Prêter main-forte aux citoyens de Lac-Mégantic, cela veut aussi dire les aider à retrouver une vie un tant soit peu normale. Y compris en les réunissant avec leur animal familier.

«Vous devriez voir les scènes de retrouvailles des gens évacués avec leurs animaux. Il y en a qui pleurent, qui rient, c’est touchant!» Françoise Belle-Isle est à la tête du Refuge des chiens des chats de Lac-Mégantic. Depuis une semaine, sa vie est un tourbillon. Elle aide ses concitoyens, mais elle sillonne aussi les rues dévastées à la recherche d’animaux errants.

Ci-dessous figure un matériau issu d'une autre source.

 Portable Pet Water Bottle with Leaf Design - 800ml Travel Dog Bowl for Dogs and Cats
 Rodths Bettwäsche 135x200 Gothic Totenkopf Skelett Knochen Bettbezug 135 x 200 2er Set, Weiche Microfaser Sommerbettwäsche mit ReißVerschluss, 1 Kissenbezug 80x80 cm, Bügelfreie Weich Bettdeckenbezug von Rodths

Au cœur de la détresse ambiante, explique-t-elle, revoir son chien, son chat, sa perruche, que l’on croyait perdus avec tout le reste, c’est un petit pas salutaire vers un retour à la normalité.

Appuyée par une brigade chevronnée de la SPCA Estrie depuis samedi, elle patrouille dans la zone sinistrée pour retrouver les animaux familiers égarés, recueillir les bêtes blessées, mais aussi et surtout, pour nourrir les chiens et les chats laissés à leur domicile par les propriétaires évacués.

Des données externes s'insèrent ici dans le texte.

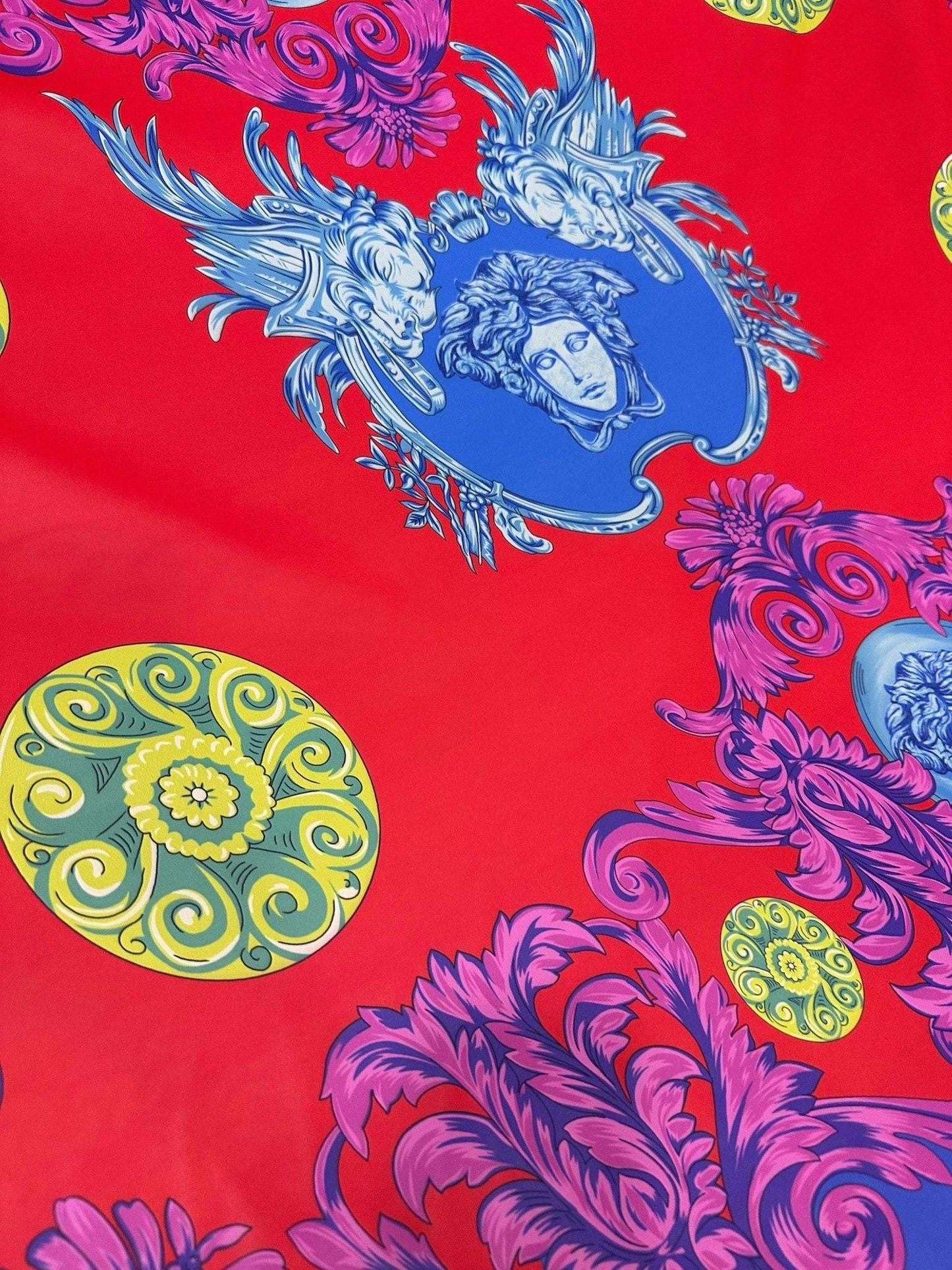 Purple Swirl Crepe Fabric by Metre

Mme Belle-Isle explique que les sinistrés pouvaient choisir soit d’être relocalisés avec leur compagnon à poils ou même à plume ou de le laisser sur place.

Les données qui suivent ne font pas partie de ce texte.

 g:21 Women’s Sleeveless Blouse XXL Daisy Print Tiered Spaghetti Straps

«Dans le cas des chats, surtout, que le changement peut traumatiser, certains maîtres ont opté pour les laisser à domicile. Nous allons les nourrir, dans certains cas escortés par la police quand il s’agit du périmètre contrôlé.»

Elle s’émerveille du soutien épatant de la SPCA Estrie, qui a installé une unité d’urgence sur le lieu du désastre.

Une équipe « incroyable »

«Cette équipe-là est incroyable. Ils me donnent un stage en accéléré sur ce qu’il faut faire en cas d’urgence.»

À la SPCA Estrie, on confirme que l’unité multidisciplinaire comprenant un vétérinaire est sur place. «Nos membres prêtent leur épaule aux gens qui en ont besoin; on a beaucoup de beaux témoignages», explique Cathy Bergeron, porte-parole. L’unité trouve des familles d’accueil aux petits rescapés.

Le refuge de Françoise Belle-Isle, lui, a vu le jour à Lac-Mégantic il y a six mois seulement, mais c’est dans cette période de crise qu’elle en perçoit pleinement l’utilité. Car, au milieu de toute la tristesse ambiante, son travail et celui de la SPCA offrent aux résidents de petites bulles de joie, celle de renouer avec un compagnon qui incarne un quotidien normal perdu.

Des gens isolés

Bien sûr, la perte d’une vie animale ne se compare pas à celle d’une vie humaine. Sauf que, pour bien des gens, un chien ou un chat revêt une grande valeur affective.

«Beaucoup de résidents du quartier qui a été détruit sont isolés sur le plan social. Leur animal de compagnie, c’est l’unique relation importante dans leur vie.»

Rapidement, avec la SPCA, un centre d’hébergement d’urgence a été mis sur pied. Il accueille actuellement entre 20 et 30 pensionnaires, y compris des oiseaux et des poissons. Au fil des jours, les besoins des animaux et de leurs maîtres évoluent: «Dans l’ensemble, au début, on voyait peu d’animaux blessés.»

Mme Belle-Isle remarque cependant que de plus en plus de chats traumatisés, les yeux noircis, hagards, surgissent des recoins. Elle pense par ailleurs que les patrouilles de contrôle animalier trouveront peu d’animaux orphelins de leurs propriétaires: «Là où on n’a pas retrouvé de blessés, où tout a été détruit, on ne retrouvera pas plus de chiens ou de chats blessés», conclut-elle sobrement.